In order to keep the same state $$x$$ from $$(1)$$ using $$(7)$$ as for the state space representation of $$Z(s)$$ one can use the following state space model

\begin{align} \dot{x} &= (A - B\,K_1\,C)\,x + B\,u, \\ y &= K\,C\,x + u. \end{align}

It can be noted that if in $$(1)$$ the matrix $$D \neq 0$$ this transformation would look a little more complicated.

Using these resulting matrices in $$(4)$$ allows one to obtain the following solution

\begin{align} P &= \begin{bmatrix} 4.867 & 0.8117 \\ 0.8117 & 0.8121 \end{bmatrix}, \\ L &= \begin{bmatrix} -0.5739 & 0.6986 \end{bmatrix}, \\ W &= 1.4142, \\ \epsilon &= 1.6. \end{align}

Thus using this $$P$$ in $$(5)$$ would give a quadratic Lyapunov function for the initial nonlinear system, for which $$(6)$$ is satisfied.

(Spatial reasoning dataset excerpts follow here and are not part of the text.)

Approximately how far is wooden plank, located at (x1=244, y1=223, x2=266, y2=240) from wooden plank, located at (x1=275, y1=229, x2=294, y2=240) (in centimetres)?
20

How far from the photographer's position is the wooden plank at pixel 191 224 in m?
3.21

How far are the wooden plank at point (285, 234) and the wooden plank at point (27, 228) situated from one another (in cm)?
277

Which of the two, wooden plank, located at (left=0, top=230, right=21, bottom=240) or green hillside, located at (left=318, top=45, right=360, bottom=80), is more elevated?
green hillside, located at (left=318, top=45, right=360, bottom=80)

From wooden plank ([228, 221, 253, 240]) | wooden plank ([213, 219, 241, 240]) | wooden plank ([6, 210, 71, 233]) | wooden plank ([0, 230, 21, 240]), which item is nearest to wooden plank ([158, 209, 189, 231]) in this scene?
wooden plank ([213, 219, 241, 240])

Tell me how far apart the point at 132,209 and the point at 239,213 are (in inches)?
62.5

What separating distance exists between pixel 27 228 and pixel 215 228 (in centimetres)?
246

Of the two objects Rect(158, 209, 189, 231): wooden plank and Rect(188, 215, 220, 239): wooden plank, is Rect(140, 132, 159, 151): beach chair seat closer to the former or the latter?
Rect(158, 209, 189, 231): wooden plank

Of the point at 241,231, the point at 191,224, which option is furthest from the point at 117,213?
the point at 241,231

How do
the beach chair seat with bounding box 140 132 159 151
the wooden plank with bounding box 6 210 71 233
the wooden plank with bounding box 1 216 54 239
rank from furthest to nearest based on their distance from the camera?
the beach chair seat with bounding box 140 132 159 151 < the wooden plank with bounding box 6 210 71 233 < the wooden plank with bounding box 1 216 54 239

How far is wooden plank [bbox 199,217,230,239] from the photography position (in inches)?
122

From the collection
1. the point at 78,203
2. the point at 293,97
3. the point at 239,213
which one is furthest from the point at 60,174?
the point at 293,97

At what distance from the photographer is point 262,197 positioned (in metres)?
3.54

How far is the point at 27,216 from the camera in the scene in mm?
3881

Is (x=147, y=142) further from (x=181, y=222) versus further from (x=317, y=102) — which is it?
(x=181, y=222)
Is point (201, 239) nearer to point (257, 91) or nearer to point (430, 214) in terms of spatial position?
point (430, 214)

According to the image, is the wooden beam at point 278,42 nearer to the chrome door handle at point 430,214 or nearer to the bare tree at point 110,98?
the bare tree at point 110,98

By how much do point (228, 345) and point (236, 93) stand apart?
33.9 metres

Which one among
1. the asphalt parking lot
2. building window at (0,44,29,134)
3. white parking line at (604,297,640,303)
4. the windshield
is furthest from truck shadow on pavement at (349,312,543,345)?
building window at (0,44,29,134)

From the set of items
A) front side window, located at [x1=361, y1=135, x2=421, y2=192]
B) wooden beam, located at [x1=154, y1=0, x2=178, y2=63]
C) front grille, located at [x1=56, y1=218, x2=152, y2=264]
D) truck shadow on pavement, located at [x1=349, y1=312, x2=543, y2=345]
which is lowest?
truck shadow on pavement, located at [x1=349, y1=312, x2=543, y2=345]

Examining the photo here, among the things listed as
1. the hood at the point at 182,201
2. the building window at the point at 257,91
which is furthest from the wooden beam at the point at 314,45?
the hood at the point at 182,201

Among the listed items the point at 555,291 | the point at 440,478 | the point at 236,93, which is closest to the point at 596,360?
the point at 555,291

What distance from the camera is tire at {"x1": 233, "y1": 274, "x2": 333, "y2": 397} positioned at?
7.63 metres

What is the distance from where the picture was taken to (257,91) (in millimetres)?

In order to solve $$(4)$$ I wrote some quick and ugly code, but I believe there are dedicated solvers made specifically for this. Also note that showing that $$Z(s)$$ is strictly positive real is already sufficient to show stability, but if you want an explicit description of a Lyapunov function one would still have to solve $$(4)$$. Furthermore, the circle criterion is a sufficient but not necessary condition. So if $$Z(s)$$ is not strictly positive real does not imply the system is unstable.